Date: Fri, 22 Feb 2008 19:54:00 +0100
From: Ingo Molnar <mingo@elte.hu>
To: Linus Torvalds <torvalds@linux-foundation.org>
Cc: Adrian Bunk <bunk@kernel.org>, Roland Dreier <rdreier@cisco.com>,
       Glenn Streiff <gstreiff@NetEffect.com>,
       Faisal Latif <flatif@NetEffect.com>, linux-kernel@vger.kernel.org,
       general@lists.openfabrics.org,
       Andrew Morton <akpm@linux-foundation.org>,
       Greg Kroah-Hartman <greg@kroah.com>,
       Thomas Gleixner <tglx@linutronix.de>,
       Peter Zijlstra <a.p.zijlstra@chello.nl>
Subject: Re: Merging of completely unreviewed drivers
Message-ID: <20080222185359.GA29945@elte.hu>
References: <5E701717F2B2ED4EA60F87C8AA57B7CC0794FFF1@venom2> <5E701717F2B2ED4EA60F87C8AA57B7CC0794FFFF@venom2> <20080221154951.GA28328@cs181133002.pp.htv.fi> <adahcg2awag.fsf@cisco.com> <20080221210124.GD28328@cs181133002.pp.htv.fi> <alpine.LFD.1.00.0802211310370.19896@woody.linux-foundation.org>
MIME-Version: 1.0
Content-Type: text/plain; charset=us-ascii
Content-Disposition: inline
In-Reply-To: <alpine.LFD.1.00.0802211310370.19896@woody.linux-foundation.org>
User-Agent: Mutt/1.5.17 (2007-11-01)
Sender: linux-kernel-owner@vger.kernel.org
Content-Length: 9460
Lines: 180


* Linus Torvalds <torvalds@linux-foundation.org> wrote:

> I'm personally of the opinion that a lot of checkpatch "fixes" are 
> anything but. That mainly concerns fixing overlong lines (where the 
> "fixed" version is usually worse than the original), but it's been 
> true for some other warnings too.

that was certainly the case for the earlier checkpatch releases which 
treated overlong lines as an error.

So here's a quick list of negative and positive aspects of current 
versions of checkpatch, as i see them.

But let me first declare it that when scripts/checkpatch.pl was 
initially merged last year i immediately ran it over my own files and 
became a deep sceptic of it. (check the lkml archives, i complained alot 
about it)

Now i've got more than half a year of experience with using checkpatch 
as an integral part of scheduler maintenance, and we've now got 4 months 
of experience with using checkpatch in arch/x86 maintenance.

Based on this first hand experience, my opinion about checkpatch has 
changed, rather radically: i now believe that checkpatch is almost as 
important to the long term health of our kernel development process as 
BitKeeper/Git turned out to be.
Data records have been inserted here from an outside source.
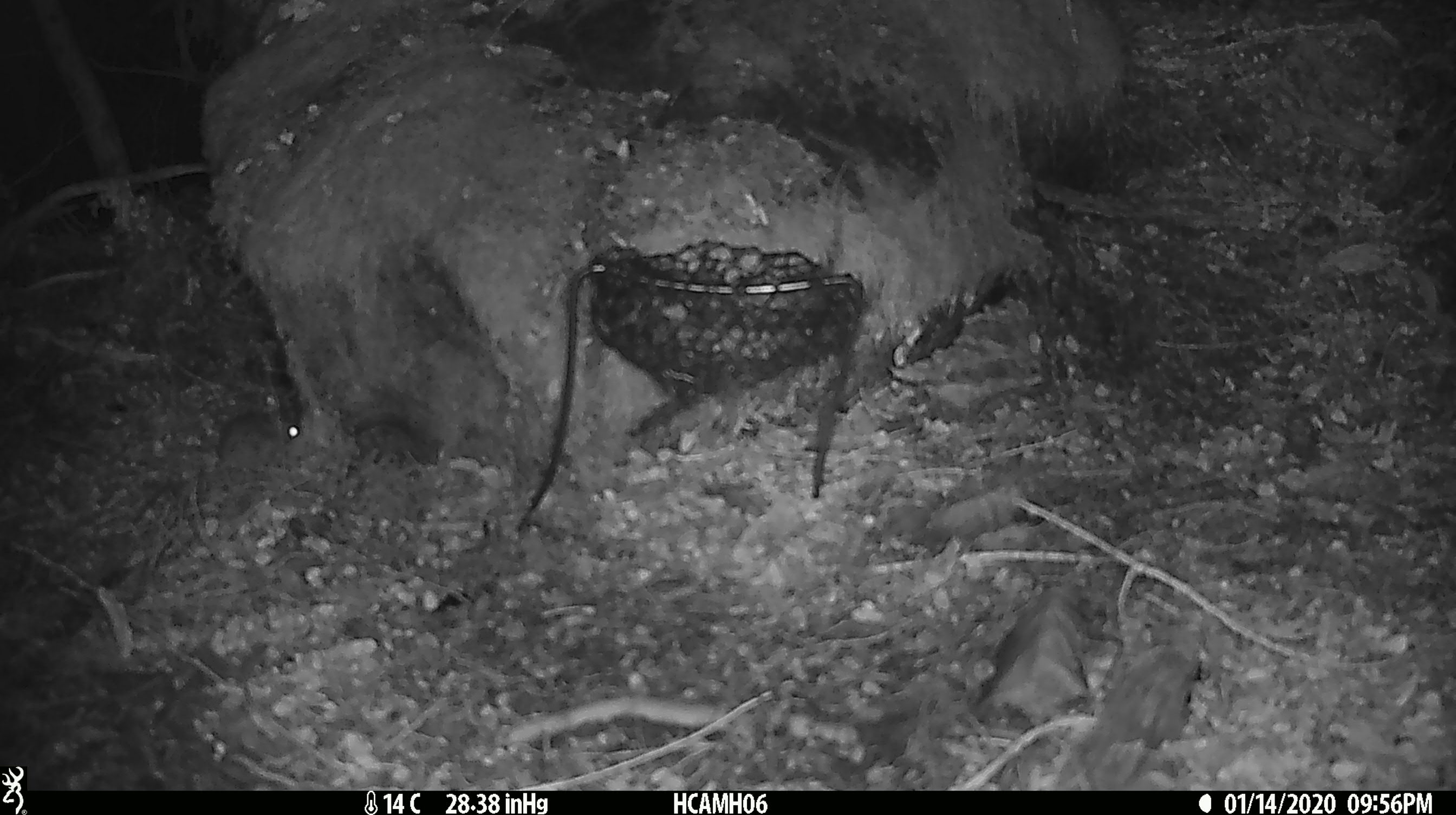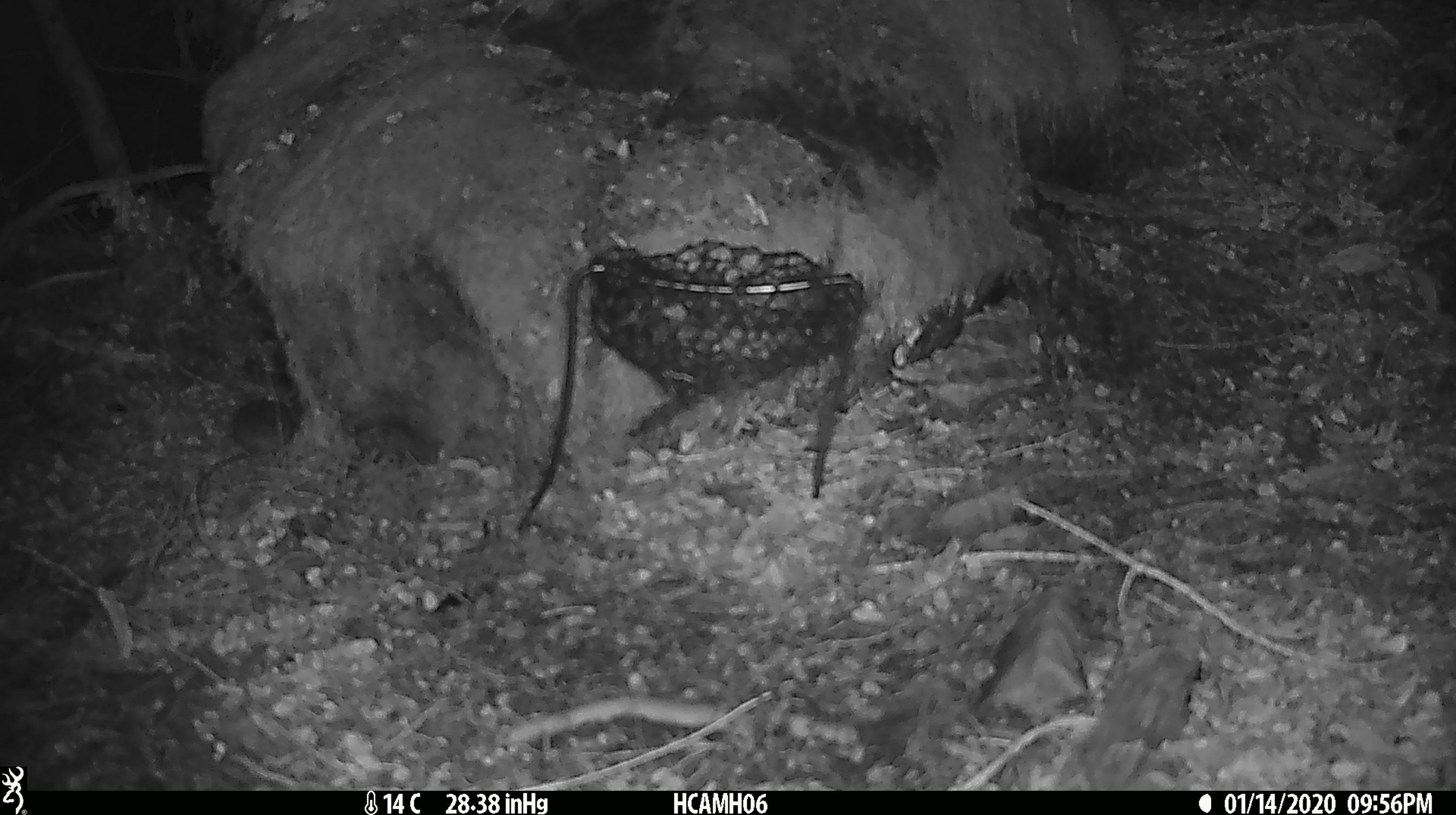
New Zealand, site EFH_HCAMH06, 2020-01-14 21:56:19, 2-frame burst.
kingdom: Animalia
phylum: Chordata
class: Mammalia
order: Rodentia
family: Muridae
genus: Mus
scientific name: Mus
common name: mouse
If i had to stop using it today, it 
would be almost as bad of a step backwards to me as if we had to migrate 
the kernel source code control to CVS.

Lets see the Bad Side of checkpatch:

 1) checkpatch "errors" shouldnt be taken too seriously for newly 
    introduced "leaf" driver code, which code we dont at all know 
    whether we'll be maintaining in any serious manner in the future. 
    Slowing down a submission by requirig it to pass checkpatch is not 
    as clear-cut as it is for core infrastructure and architecture code.
    It's far more important to get _any_ code to users (as long as it's 
    not outright harmful) than to nitpick about style details.

 2) it still has some false positives. (They are quite rare in the 
    latest versions, about 1 out of 100 for code that is already 
    "clean". I send them over to Andy whenever i see them, and they get 
    fixed quickly. The false positives were a big annoyance in early 
    checkpatch.pl versions, these days they are not - to me at least.)
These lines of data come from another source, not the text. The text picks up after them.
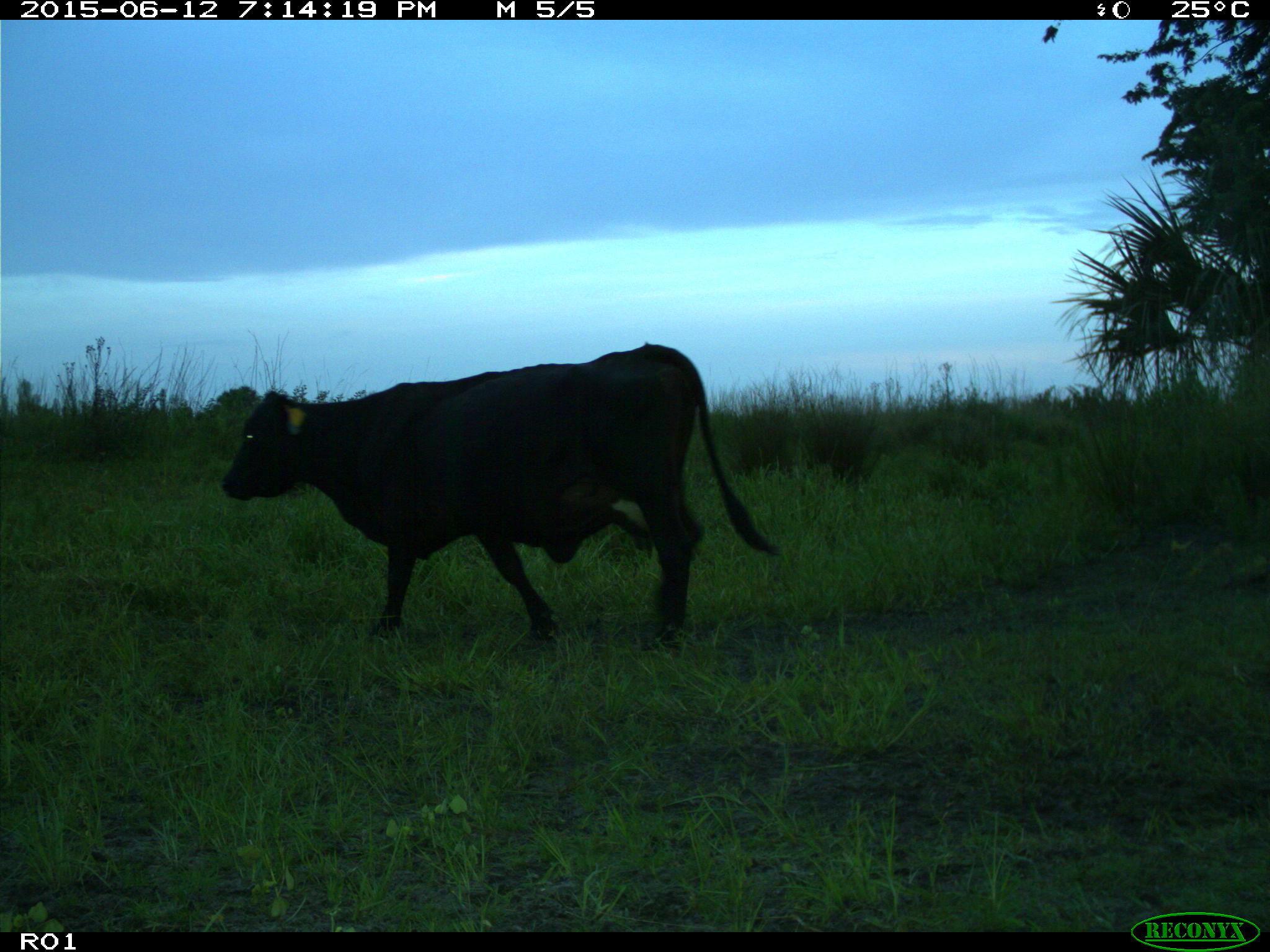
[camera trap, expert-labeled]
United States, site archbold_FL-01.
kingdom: Animalia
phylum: Chordata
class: Mammalia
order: Artiodactyla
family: Bovidae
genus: Bos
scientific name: Bos taurus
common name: domestic cow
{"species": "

 3) it's _really_ annoying when sometimes i stumble over some old, 
    crufty piece of code that according to checkpatch is in high need of 
    some good, thorough cleanup - and when i take a look at the code it 
    turns out that the original author of that crap piece of code turns 
    out to be ... me. Those moments can be pretty embarrasing and 
    sobering ;-)

The Good Side of checkpatch (and here i'll only list the non-obvious 
advantages):

 1) 90% of the scheduler related checkpatch fixes today you'll never 
    recognize in a commit! The fixes all happen before code is 
    submitted, and the fixes are seemlessly embedded in nice looking 
    patches. (in that sense checkpatch is a bit like lockdep: 90% of the 
    errors they detect wont hit lkml, ever.)

 2) you might know that Deja-Vu moment when you look at a new patch that 
    has been submitted to lkml and you have a strange, weird "feeling" 
    that there's something wrong about the patch.

    It's totally subconscious, and you take a closer look and a few
    seconds later you find a real bug in the code.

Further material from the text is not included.